Bahkan menurut koresponden olahraga Phil O'Connor, sikap keras kepala Klopp tidak membawa lampu kecil dari bangku cadangan menyebabkan Liverpool berada dalam kondisi saat ini.
6. Ketiadaan Pemain ke-12
Pemain ke-12 itu adalah kerumunan penonton. Seperti semua tim, Liverpool kehilangan pemain itu. Pandemi memaksa semua laga Liga Inggris, juga liga-liga lain di Eropa, berlangsung tanpa penonton.

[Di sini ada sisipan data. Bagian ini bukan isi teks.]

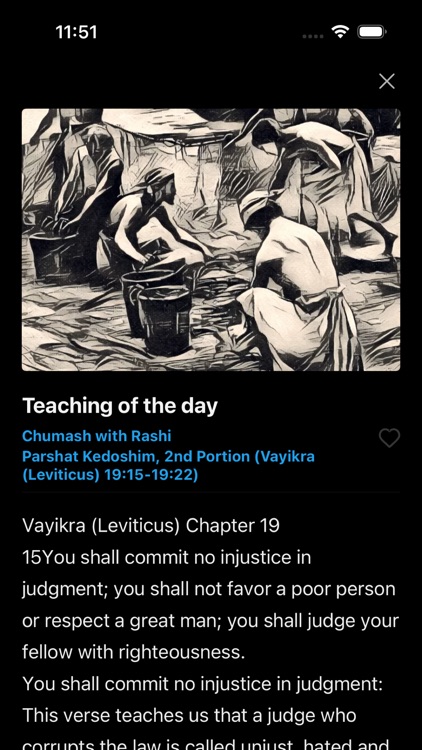 Judaism Daily: Torah & Siddur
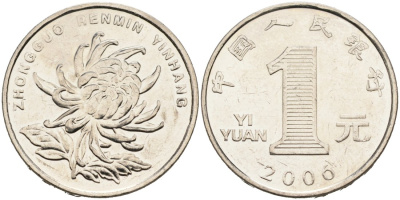 Китай 1 юань 2006 KM 1212 никелированная сталь 27-515
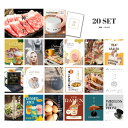 【ポイント10倍 要エントリー】ときめき 二次会 景品 セット 目録 20点セット 神戸牛 肉 A3パネル 結婚式 二次会 パーティー ビンゴ 景品【有効期限無...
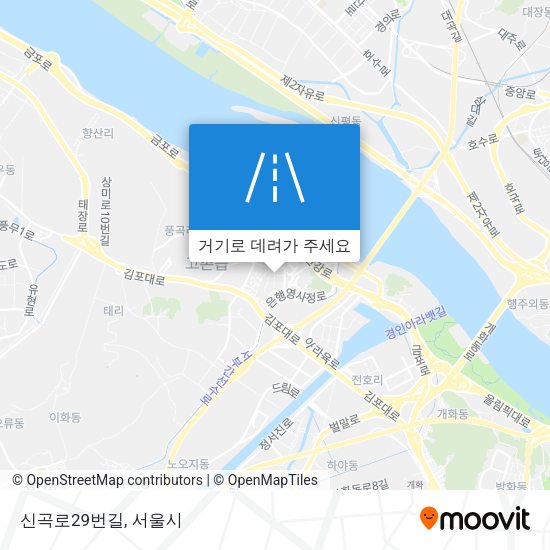 신곡로29번길 지도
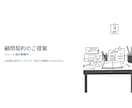 AIで営業資料・提案書スライドを作ります 1ページ1メッセージ。読み上げなくても筋が伝わる資料にします イメージ1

Alih-alih dipuji 50 ribu fans The Reds di Anfield, penampilan buruk skuad Klopp disambut keheningan. Hanya amuk Klopp di pinggir lapangan yang terlihat setiap kali Liverpool kebobolan.
Mungkin situasi tidak akan sama jika pemain ke-12 ada. Hiruk-pikuk penonton adalah satu-satunya penawar kelelahan hebat pemain yang tak henti dimainkan.
Harus diketahui, Anfield adalah stadion paling menakutkan. Dalam bahasa orang Indonesia, Anfield itu stadion angker. Namun, pandemi menghilangkan keangkeran Anfield dan bahkan tim pesakitan seperti Fulham pun bisa menang di stadion tersebut.
7. Penurunan Kecepatan Bermain
Selama dua musim terakhir, Liverpool kekurangan rekrutan berkualitas. Di sisi lain, kemampuan Firmino tidak lagi seperti dua musim lalu. Trent Alexander Arnold dan Andrew Robertson juga mengalami hal serupa.
Lini tengah Liverpool goyah. Naby Keita sedikit gagal. Thiago Alcantara beroperasi dengan kecepatan berbeda dengan rekan-rekannya.
Tiba-tiba lini tengah dibuat bingung, siapa yang harus beradaptasi; Alcantara atau pemain lama. Jawaban atas semua itu adalah enam kekalahan beruntun. Bahwa Liverpool telah menurunkan kecepatan bermainnya.